BRIEF
Select every line in the entries below that contains the word "above", and copy each of those lines. Uppercase and lowercase count as different.

(Excerpt from a dataset)

┄┄┄┄┄┄┄┄┄┄

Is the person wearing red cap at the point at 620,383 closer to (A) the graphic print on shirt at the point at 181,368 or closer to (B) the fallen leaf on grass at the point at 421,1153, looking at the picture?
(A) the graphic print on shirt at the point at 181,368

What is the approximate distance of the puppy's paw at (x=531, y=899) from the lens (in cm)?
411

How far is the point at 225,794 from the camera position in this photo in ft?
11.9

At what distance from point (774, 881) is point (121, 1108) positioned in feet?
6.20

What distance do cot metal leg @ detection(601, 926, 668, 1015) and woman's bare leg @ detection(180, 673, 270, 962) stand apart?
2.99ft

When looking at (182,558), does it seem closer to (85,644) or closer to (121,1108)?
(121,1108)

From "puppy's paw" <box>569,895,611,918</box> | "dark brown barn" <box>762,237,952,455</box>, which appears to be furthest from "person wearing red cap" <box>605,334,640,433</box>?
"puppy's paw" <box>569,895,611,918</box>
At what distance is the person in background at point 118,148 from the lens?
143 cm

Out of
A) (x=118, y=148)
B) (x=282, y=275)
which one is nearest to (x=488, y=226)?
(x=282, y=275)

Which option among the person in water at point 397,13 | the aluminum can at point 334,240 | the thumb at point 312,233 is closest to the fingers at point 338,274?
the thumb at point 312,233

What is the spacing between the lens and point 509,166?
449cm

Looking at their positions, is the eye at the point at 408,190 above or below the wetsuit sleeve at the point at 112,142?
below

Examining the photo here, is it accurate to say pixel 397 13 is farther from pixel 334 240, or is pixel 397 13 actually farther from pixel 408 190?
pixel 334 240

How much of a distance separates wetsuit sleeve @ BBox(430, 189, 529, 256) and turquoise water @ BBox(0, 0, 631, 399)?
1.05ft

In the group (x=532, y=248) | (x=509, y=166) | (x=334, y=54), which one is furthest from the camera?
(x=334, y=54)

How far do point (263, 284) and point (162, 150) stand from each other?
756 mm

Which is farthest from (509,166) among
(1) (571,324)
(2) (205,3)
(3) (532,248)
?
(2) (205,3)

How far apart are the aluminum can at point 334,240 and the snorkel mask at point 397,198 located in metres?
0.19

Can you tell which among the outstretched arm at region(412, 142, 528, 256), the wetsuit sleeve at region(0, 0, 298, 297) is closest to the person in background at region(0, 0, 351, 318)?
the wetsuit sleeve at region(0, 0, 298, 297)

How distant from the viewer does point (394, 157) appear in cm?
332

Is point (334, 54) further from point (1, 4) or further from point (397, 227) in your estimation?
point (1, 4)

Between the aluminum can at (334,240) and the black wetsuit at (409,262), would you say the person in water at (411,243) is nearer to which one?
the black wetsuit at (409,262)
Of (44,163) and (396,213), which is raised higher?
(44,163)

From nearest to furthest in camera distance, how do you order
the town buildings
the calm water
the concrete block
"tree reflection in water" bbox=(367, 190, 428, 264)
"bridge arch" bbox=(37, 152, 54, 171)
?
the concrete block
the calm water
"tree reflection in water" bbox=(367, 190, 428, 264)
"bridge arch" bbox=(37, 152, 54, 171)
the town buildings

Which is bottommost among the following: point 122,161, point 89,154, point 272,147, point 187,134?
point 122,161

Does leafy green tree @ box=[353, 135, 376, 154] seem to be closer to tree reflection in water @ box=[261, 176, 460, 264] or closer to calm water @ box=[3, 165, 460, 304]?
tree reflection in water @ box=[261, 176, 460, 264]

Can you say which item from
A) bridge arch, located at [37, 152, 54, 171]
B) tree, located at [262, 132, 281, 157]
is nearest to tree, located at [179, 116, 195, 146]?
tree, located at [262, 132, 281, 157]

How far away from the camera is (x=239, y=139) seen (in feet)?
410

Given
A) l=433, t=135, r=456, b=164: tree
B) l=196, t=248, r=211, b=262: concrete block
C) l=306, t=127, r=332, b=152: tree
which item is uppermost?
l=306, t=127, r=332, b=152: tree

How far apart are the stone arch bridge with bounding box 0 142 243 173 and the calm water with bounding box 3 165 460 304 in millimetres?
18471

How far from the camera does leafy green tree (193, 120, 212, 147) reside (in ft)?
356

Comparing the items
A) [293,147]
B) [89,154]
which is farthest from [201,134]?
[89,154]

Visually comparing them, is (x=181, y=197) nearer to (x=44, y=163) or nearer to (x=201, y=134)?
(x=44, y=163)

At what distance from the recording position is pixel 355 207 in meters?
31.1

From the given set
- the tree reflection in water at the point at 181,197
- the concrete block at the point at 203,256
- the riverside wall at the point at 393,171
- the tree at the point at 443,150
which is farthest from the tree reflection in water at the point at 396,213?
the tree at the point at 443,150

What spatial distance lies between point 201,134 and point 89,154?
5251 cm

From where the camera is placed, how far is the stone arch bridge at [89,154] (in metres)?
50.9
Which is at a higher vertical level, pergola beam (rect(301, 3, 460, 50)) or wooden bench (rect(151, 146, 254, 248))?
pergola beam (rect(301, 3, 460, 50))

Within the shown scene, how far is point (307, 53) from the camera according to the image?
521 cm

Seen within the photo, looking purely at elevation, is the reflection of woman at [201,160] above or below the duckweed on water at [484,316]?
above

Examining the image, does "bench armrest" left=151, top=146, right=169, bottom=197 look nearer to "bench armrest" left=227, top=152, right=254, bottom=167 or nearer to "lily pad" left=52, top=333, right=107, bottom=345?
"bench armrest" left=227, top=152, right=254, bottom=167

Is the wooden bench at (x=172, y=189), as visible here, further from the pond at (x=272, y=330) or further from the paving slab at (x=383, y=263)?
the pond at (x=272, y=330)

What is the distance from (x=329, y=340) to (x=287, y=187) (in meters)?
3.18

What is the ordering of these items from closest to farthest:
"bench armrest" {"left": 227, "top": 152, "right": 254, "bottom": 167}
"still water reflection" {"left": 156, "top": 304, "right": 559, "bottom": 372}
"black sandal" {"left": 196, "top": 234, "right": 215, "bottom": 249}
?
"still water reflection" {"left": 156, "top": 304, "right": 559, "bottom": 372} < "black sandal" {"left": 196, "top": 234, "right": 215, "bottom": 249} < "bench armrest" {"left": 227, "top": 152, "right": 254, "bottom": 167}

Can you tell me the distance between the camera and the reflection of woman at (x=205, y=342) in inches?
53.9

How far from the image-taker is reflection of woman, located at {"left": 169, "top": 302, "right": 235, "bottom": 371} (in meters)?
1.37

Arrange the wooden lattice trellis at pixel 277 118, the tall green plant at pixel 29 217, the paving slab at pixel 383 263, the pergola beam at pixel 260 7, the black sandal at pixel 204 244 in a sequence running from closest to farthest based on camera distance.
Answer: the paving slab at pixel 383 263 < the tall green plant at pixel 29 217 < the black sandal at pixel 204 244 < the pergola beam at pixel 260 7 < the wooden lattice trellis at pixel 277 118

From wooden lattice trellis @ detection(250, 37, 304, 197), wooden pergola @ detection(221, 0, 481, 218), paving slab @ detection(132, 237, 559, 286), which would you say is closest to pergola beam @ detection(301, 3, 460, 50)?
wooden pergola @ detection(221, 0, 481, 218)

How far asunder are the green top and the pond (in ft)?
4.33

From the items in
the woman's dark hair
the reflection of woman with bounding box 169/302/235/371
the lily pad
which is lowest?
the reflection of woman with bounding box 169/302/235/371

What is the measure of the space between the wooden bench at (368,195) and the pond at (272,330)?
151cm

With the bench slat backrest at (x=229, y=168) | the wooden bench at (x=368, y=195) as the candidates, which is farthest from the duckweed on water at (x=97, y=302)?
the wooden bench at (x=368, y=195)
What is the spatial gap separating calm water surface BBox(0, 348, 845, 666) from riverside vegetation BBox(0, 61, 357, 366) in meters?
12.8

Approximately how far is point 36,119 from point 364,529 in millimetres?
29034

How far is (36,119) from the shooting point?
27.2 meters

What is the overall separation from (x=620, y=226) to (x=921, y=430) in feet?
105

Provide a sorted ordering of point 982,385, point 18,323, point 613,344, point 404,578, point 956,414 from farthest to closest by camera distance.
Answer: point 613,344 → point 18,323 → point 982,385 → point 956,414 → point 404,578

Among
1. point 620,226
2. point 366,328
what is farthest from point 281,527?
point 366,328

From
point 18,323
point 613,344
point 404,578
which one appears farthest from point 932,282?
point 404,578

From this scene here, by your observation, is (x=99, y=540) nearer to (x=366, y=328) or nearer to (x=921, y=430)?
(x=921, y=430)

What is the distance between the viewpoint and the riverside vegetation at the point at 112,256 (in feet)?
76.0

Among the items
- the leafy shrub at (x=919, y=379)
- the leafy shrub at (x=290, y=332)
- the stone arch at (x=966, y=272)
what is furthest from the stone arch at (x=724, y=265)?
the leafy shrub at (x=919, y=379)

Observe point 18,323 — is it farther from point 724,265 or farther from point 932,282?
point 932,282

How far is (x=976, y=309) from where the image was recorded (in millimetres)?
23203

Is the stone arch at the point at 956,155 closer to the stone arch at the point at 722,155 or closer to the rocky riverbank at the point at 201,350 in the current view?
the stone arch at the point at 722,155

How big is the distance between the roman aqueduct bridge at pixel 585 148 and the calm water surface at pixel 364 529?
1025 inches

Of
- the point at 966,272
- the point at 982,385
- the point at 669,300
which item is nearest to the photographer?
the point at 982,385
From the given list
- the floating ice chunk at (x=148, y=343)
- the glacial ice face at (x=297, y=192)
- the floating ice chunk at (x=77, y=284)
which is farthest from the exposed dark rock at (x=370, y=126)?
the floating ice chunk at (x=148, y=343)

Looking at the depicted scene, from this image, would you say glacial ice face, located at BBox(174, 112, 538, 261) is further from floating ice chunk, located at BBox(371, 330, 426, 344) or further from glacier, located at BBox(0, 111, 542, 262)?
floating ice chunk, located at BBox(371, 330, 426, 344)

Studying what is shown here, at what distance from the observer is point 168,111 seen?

┄┄┄┄┄┄┄┄┄┄

WRITTEN RESPONSE
Looking at their positions, is the eye at the point at 408,190 above or below the wetsuit sleeve at the point at 112,142?
Seen within the photo, looking purely at elevation, is the reflection of woman at [201,160] above or below the duckweed on water at [484,316]?
above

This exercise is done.